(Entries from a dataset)
++++

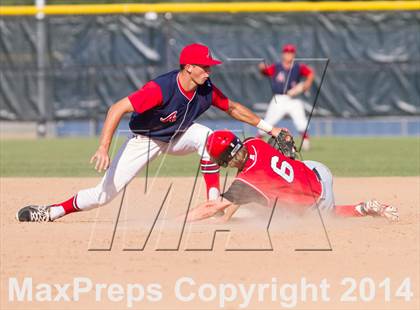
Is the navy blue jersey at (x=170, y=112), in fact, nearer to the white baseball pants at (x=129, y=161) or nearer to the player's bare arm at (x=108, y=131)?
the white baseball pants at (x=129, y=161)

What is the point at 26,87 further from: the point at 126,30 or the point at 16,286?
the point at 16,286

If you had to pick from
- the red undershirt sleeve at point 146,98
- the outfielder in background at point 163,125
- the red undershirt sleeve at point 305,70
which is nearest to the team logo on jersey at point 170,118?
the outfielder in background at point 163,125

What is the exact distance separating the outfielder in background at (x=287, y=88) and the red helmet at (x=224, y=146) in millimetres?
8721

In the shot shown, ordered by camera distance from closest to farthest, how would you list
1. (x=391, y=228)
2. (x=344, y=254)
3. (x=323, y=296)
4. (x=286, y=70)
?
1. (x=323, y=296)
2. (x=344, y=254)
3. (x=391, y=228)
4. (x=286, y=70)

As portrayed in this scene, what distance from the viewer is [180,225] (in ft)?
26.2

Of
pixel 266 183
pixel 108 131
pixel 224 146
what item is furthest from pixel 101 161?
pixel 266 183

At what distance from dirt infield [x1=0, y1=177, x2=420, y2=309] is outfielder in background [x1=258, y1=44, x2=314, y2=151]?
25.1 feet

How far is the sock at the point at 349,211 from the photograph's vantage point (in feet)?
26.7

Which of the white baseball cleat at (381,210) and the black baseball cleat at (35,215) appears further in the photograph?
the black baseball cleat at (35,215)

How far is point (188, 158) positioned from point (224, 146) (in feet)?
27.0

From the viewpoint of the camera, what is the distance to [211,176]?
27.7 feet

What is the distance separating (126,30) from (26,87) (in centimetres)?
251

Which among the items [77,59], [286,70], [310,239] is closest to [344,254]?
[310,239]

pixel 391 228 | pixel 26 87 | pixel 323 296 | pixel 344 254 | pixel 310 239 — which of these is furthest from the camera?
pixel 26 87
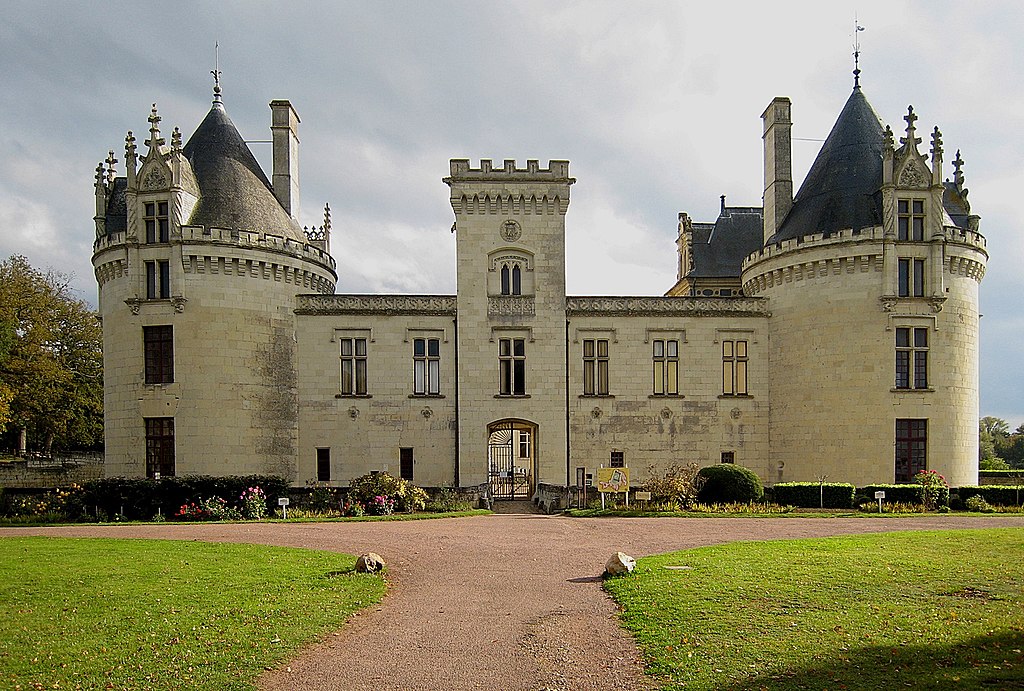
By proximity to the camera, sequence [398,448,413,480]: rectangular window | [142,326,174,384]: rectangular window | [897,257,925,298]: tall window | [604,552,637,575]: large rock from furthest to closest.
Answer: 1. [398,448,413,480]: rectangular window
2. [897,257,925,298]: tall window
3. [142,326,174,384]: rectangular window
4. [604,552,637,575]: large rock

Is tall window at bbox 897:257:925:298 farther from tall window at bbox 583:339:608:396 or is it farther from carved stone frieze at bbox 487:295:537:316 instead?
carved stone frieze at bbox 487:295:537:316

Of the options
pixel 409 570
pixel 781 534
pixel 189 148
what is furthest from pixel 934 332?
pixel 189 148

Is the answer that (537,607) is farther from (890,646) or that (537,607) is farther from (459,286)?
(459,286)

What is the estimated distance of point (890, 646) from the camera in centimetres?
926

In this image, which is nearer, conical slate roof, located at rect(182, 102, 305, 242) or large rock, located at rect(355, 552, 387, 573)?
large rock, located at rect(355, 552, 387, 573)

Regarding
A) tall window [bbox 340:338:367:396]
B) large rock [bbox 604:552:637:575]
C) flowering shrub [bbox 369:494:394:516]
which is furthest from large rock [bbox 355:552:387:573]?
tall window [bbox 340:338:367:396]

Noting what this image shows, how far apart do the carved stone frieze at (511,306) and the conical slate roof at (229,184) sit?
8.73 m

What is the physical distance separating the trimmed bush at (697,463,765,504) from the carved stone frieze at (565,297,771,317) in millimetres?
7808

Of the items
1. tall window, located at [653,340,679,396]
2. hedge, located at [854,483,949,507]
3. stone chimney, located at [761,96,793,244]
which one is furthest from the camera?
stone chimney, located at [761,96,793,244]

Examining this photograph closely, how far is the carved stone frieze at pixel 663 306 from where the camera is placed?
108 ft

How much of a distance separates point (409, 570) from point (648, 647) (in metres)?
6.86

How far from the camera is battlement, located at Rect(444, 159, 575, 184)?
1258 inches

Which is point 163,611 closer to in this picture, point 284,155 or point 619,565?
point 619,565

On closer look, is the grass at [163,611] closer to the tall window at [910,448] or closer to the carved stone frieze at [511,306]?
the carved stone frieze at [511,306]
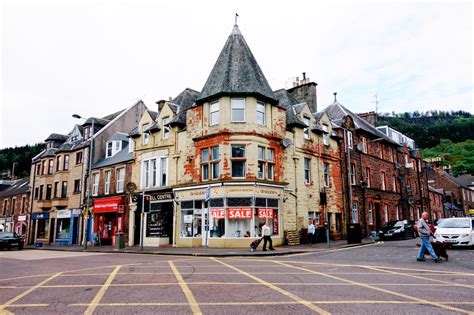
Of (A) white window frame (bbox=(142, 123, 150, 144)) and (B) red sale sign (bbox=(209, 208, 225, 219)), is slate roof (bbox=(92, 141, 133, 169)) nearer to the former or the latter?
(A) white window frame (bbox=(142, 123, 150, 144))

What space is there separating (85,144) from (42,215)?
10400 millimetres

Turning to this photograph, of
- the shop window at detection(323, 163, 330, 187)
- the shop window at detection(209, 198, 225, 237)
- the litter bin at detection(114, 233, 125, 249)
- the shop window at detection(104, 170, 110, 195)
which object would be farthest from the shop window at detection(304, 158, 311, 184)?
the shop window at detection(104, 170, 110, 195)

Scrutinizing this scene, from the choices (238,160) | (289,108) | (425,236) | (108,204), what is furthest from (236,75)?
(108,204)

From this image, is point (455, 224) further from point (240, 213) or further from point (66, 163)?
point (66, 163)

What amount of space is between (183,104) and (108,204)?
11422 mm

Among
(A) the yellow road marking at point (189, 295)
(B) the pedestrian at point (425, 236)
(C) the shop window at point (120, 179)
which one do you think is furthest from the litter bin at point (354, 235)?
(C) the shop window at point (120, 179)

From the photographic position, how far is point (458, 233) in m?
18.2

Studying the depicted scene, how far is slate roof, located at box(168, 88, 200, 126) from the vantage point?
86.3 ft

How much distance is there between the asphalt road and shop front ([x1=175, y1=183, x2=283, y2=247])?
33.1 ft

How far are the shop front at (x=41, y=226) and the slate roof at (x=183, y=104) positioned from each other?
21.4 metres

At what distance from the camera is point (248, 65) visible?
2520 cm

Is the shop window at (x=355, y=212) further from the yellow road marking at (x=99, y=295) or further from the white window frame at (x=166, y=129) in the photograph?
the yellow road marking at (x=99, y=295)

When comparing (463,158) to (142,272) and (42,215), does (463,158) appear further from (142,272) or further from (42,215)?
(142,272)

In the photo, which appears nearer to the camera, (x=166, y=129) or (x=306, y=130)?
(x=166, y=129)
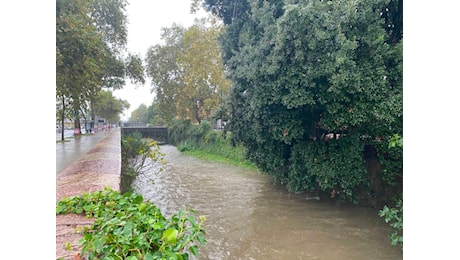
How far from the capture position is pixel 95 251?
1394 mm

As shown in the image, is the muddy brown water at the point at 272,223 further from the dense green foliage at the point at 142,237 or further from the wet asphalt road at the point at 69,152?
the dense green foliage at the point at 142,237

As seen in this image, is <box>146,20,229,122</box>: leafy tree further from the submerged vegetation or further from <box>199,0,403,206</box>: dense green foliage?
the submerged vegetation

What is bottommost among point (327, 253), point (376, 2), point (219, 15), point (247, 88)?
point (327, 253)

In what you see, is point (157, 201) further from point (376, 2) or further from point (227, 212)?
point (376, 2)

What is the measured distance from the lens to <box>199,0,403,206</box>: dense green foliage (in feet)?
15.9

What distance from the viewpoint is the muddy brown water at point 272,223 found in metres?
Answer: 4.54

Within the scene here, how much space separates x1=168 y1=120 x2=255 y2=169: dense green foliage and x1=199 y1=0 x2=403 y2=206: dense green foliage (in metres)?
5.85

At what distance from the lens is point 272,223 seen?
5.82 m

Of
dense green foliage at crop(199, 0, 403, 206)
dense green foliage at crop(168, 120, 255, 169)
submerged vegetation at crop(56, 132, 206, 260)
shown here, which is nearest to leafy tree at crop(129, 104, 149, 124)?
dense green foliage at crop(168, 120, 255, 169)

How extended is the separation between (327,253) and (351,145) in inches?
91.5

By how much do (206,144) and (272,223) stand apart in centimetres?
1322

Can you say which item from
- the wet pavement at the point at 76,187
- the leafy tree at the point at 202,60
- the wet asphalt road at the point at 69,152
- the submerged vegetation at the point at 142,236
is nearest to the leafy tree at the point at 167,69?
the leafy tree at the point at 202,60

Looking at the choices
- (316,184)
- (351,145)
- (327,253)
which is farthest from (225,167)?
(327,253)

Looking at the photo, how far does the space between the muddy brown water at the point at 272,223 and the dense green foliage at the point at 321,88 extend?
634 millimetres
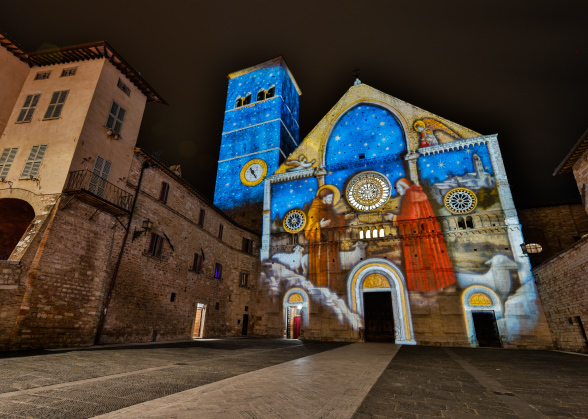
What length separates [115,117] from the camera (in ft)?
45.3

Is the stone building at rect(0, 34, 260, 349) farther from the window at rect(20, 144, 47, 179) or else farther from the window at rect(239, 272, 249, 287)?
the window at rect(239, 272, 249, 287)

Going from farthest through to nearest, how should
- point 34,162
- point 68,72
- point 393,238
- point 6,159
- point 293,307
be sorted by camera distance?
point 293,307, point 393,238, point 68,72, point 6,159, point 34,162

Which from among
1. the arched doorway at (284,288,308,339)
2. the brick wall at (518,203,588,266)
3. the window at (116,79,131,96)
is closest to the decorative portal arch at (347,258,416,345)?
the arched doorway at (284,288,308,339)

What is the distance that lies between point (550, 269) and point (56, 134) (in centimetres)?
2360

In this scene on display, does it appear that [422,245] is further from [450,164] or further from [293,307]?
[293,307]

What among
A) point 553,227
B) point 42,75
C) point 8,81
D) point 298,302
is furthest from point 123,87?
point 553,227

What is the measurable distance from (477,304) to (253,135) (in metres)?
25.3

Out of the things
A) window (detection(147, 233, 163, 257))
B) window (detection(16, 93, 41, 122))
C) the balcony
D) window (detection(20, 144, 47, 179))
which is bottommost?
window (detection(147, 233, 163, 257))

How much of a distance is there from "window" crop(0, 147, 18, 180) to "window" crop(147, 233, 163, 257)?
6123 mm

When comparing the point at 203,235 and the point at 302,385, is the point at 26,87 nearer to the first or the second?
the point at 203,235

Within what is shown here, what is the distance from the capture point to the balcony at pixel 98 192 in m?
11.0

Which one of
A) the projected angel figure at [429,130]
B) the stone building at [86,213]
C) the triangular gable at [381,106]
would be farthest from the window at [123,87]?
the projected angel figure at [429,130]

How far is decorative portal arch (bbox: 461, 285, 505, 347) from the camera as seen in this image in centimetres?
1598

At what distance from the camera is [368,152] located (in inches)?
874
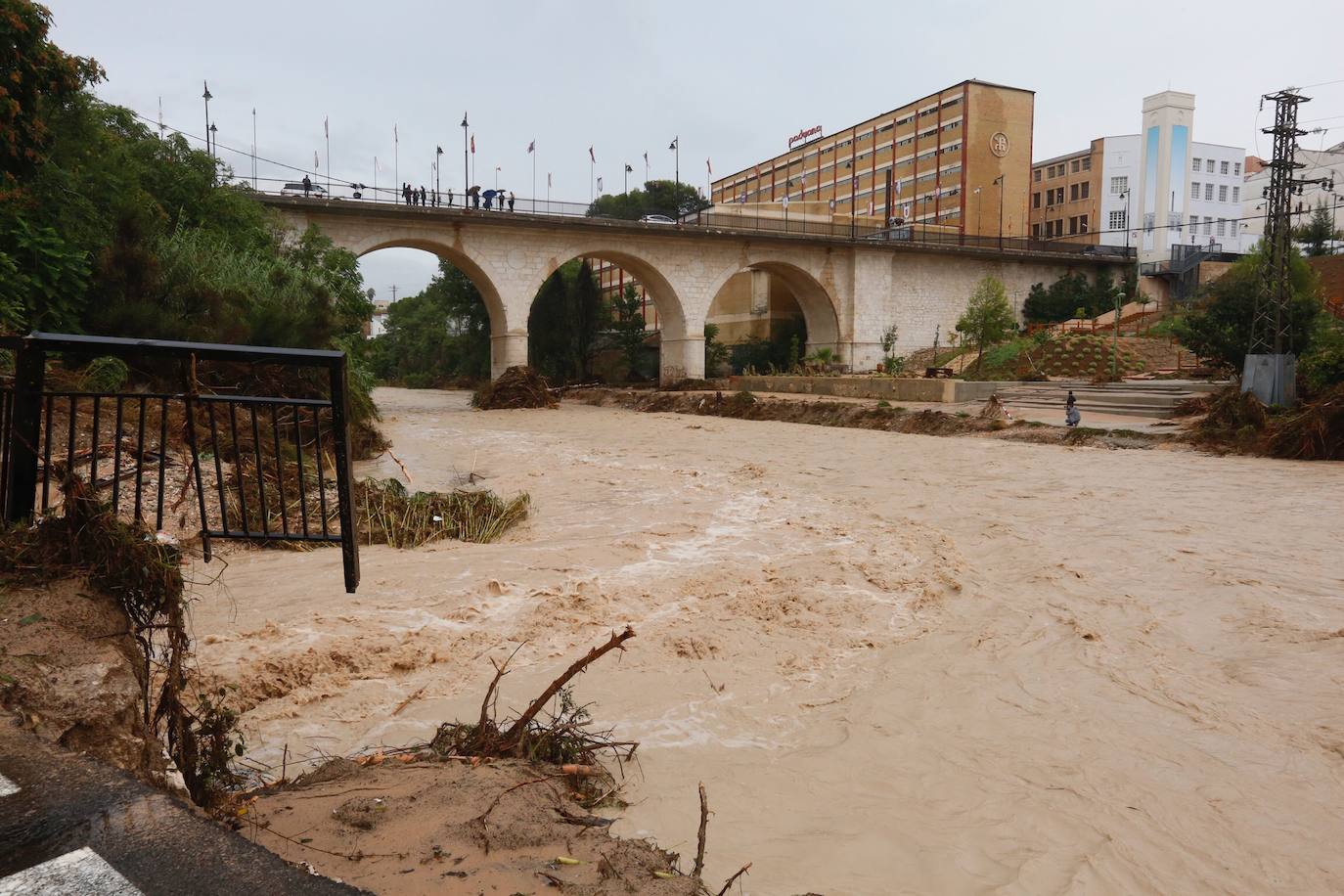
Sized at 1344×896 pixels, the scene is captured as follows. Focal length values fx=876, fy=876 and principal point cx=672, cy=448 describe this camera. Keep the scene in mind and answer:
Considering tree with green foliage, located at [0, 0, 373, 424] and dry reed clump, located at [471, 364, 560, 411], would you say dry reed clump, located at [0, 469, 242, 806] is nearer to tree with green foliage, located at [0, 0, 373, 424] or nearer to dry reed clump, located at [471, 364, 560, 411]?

++++

-- Direction --
Reproduce the records from the line containing "From this image, is" through the line containing "21.4 metres", both included, substituting "waste bin" for "litter bin" and leaving all other text unchanged.

-- Full output --
From this image, is point (455, 224) further from point (240, 213) or further from point (66, 163)?
point (66, 163)

What amount of space is between (183,104) and (108,204)?
11422 mm

Among
(A) the yellow road marking at point (189, 295)
(B) the pedestrian at point (425, 236)
(C) the shop window at point (120, 179)
which one do you think is furthest from the waste bin at point (354, 235)?
(C) the shop window at point (120, 179)

From the photographic position, how far is point (458, 233) in m?
18.2

Studying the depicted scene, how far is slate roof, located at box(168, 88, 200, 126) from the vantage point?
86.3 ft

How much distance is there between the asphalt road and shop front ([x1=175, y1=183, x2=283, y2=247])?
33.1 ft

How far are the shop front at (x=41, y=226) and the slate roof at (x=183, y=104) positioned from each other?
21.4 metres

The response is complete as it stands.